What-if Exercise

• Imagine the face your boss will make if you take yourself out of the running for that big job. Will he look at you like you are speaking Swahili, as he wonders to himself why he ever invested in you?

• You tell your supervisor you want to cut your time at the office. Will he shake his head and say in that annoyingly paternal baritone that you have such promise and he’s disappointed in your choice, as you awkwardly twist your hands?

• As you walk by the office watercooler will you hear mutterings of "lost her ambition” floating in your wake?

• Will you get only the most boring, meaningless assignments from now on?

• Will you lose your window office, your swagger, your drive?

• Will you stare blankly at people at cocktail parties who badger you about what you are planning for your next career move?

• Will you go broke?

• Will they say no?

• Will you be fired?

You get the picture. Put your own spin on this line of question­ing and interrogate yourself until you reach Geneva Convention Limits or you run out of alcohol. And no, this isn’t gratuitous torture. By working through exactly what might happen, or rather what you fear might happen, you will come to see the very worst is not at all likely. And that is a critical realization. If you don’t confront the fears that lurk in your head and ruthlessly unmask them, these nebulous dark feelings can balloon com­pletely out of proportion and paralyze you. Irrational fear may be the worst enemy of Womenomics.

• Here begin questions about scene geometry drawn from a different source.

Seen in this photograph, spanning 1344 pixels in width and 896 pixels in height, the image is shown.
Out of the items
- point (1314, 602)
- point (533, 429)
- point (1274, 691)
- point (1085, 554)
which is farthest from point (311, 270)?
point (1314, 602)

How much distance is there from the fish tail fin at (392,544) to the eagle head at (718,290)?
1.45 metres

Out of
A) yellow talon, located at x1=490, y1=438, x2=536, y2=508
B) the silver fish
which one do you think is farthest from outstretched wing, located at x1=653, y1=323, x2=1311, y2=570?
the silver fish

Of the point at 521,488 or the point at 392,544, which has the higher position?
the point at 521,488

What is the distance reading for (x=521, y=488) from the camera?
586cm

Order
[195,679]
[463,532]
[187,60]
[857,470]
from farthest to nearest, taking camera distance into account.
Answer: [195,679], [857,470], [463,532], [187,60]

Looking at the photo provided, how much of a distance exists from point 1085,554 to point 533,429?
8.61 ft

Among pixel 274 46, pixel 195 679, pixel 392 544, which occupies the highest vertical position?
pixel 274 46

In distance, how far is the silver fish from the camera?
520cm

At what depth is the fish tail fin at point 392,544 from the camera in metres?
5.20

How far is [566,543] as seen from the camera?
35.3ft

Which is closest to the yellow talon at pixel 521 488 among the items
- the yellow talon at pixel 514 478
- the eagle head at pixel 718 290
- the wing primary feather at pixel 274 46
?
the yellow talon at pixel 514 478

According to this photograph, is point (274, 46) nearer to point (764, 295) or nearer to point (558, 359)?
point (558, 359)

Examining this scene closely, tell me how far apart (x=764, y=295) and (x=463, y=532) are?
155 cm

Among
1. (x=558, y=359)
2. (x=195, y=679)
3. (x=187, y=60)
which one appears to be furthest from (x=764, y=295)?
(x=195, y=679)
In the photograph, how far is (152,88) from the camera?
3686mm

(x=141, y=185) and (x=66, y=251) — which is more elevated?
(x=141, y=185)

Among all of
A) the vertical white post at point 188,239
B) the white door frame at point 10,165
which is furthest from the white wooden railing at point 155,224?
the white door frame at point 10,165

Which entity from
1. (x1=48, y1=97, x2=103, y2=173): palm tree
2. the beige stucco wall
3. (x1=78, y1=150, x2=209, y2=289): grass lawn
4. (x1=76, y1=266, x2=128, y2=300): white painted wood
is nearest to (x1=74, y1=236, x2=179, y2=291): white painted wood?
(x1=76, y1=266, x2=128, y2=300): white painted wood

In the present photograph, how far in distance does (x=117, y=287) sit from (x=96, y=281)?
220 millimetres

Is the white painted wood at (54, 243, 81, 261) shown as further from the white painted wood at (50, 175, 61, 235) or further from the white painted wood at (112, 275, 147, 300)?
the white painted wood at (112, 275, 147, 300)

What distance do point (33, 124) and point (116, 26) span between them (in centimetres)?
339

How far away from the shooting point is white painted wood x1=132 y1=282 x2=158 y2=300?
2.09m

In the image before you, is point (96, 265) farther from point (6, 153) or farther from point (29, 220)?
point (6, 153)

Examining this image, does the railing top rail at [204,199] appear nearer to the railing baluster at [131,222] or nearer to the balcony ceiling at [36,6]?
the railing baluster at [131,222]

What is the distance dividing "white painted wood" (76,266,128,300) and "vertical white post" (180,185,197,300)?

By doing this exercise you’ll have a better grasp of what might actually happen, and be prepared for it. But you’ll likely see that the consequences aren’t such a big deal.

Oh, sure, your boss might not immediately give you the ideal schedule (not to mention absolute freedom). We’ve both faced considerable detours on our journeys. And what we’ve found is that the very worst thing that can happen when you ask for more time is that they say no. No broken bones, no firings. All the rest can be handled. But a practice run-through of the gauntlet of judgment you might face is essential survival training.

Bottom line: once you really feel comfortable with what you want, these “worst-case scenarios” actually don’t bother you so much. You tune out the raised eyebrows and the hallway commen­tary. And then, guess what, something else happens: people get back to their own career concerns and the gossip about you stops.

Even a super high achiever like eBay’s former CEO, Meg Whit­man, has gone through the process of bucking the corporate culture and setting her own parameters. Whitman was working as a young, ambitious management consultant at Bain & Com­pany when she had her first child. (She didn’t even dare tell her boss until she was seven months pregnant—you see, times are changing!) After her son was born she made an executive deci­sion that was almost unheard of in that high-octane business world: she would leave every day at a reasonable hour. “I said, short of crisis, I am going to actually walk out of here at five — thirty,” she told us. “I did not want to hang around as so many of the guys were.” Still, she was concerned. “It was very social, it was very young, not too many of the guys had kids and I was worried about that.”

But Whitman found an unexpected psychological benefit to her new baby-enforced hours—she felt liberated. “In my mind I had a little excuse for not making partner. I sort of said, ‘OK if I don’t make partner it is because I have made this family trade­off.’ And it had a really interesting effect. I got 20 percent more efficient and actually gained confidence because I had let myself off the hook in a funny way.”